Understand Chrome policy management
For administrators who manage Chrome Browser or Chrome devices for a business or school.
To deploy enterprise features to Chrome users, you push policies and settings to their devices or their managed Google Account (Chrome profile). Use policies to set your users' homepage, pre-install their apps, control what sites they can visit, and much more.
Options for enforcing Chrome policies
You have several ways to push policies to users. Which you choose depends on the devices you're managing and the configuration tools you want to use.
What's in the diagram
User devices: Manage Chrome Browsers on Windows, Mac, and Linux computers, or on Chrome devices, such as Chromebooks.
Admin tools: Use your preferred on-premise tools to keep management behind your corporate firewall. Or manage policies from Google's secure, cloud-based Admin console.
Policies: Enforce Chrome policies at the device/machine-level so they apply for anyone who uses the device. Or customize policies at the OS user-level or Chrome profile level.
Order of precedence for Chrome policies
You can set Chrome policies at the device level, where they apply for anyone who uses the device. Or set a policy at the user level, where it only applies when users sign in to a managed account. If the same policy gets set at more than one level, only one value gets applied, as shown below.
1. Device/machine-level policies
- Apply to all users of a device, no matter which browser they use or whether they’re signed in to any account.
- Take precedence over all user-level policies.
- Are set using Windows Group Policy, the Google Admin console for Chrome devices, or Managed preferences for Mac.
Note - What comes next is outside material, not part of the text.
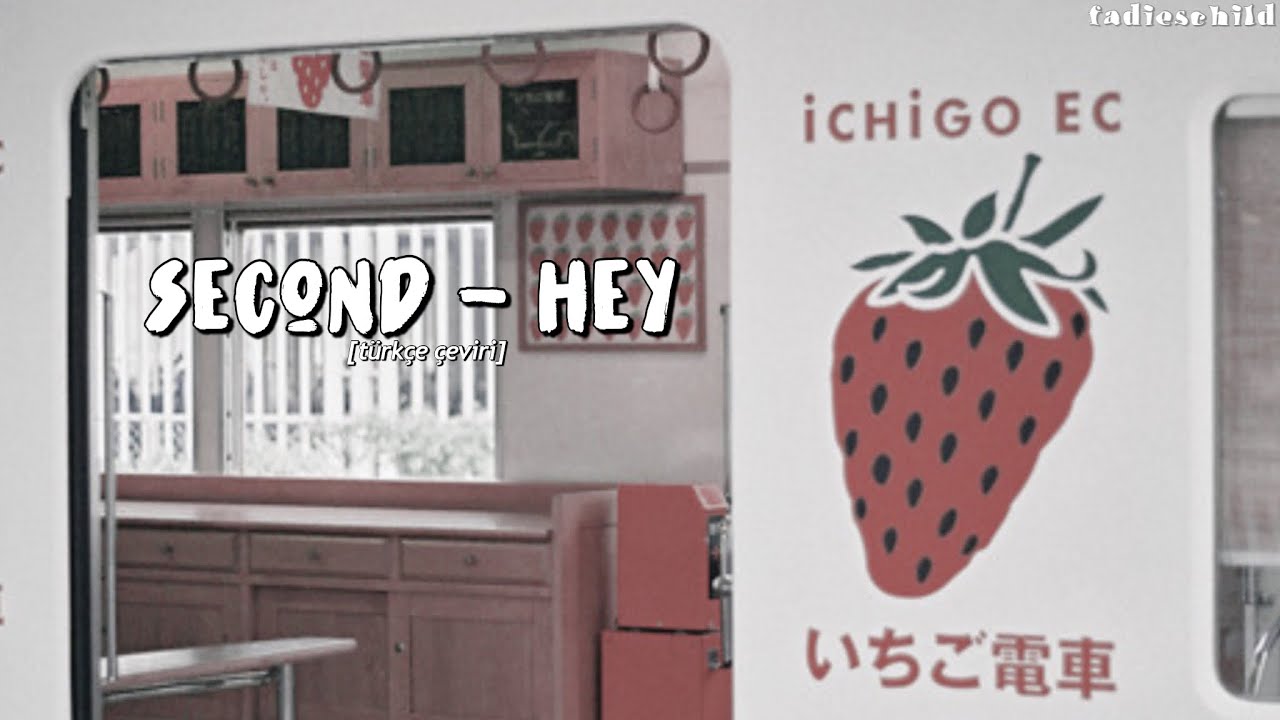 second - hey ;; sözleri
They can also be set for Linux. On Windows, Mac, and Linux, they're also called machine policies.
2. Machine-level cloud policies
- Apply to Chrome Browsers enrolled in Chrome Browser Cloud Management.
- Take precedence over OS user and Chrome profile settings made in the Admin console.
- Are set using the Admin console.
3. OS-user level policies
- Apply when a user signs in to their account on a corporate-managed Windows or Mac computer.
- Take precedence over Chrome profile settings made in the Admin console.
- Are set using Windows Group Policy, or Managed Preferences on Mac.
4. Chrome profile policies
- Refers to a user’s Chrome experience when they sign in to Chrome Browser on a Windows, Mac, or Linux computer, or on a Chrome device.
- Are overridden by policies set on-premise for corporate-managed PCs.
- Are also called cloud-based user policies, and are set by an administrator using the Admin console.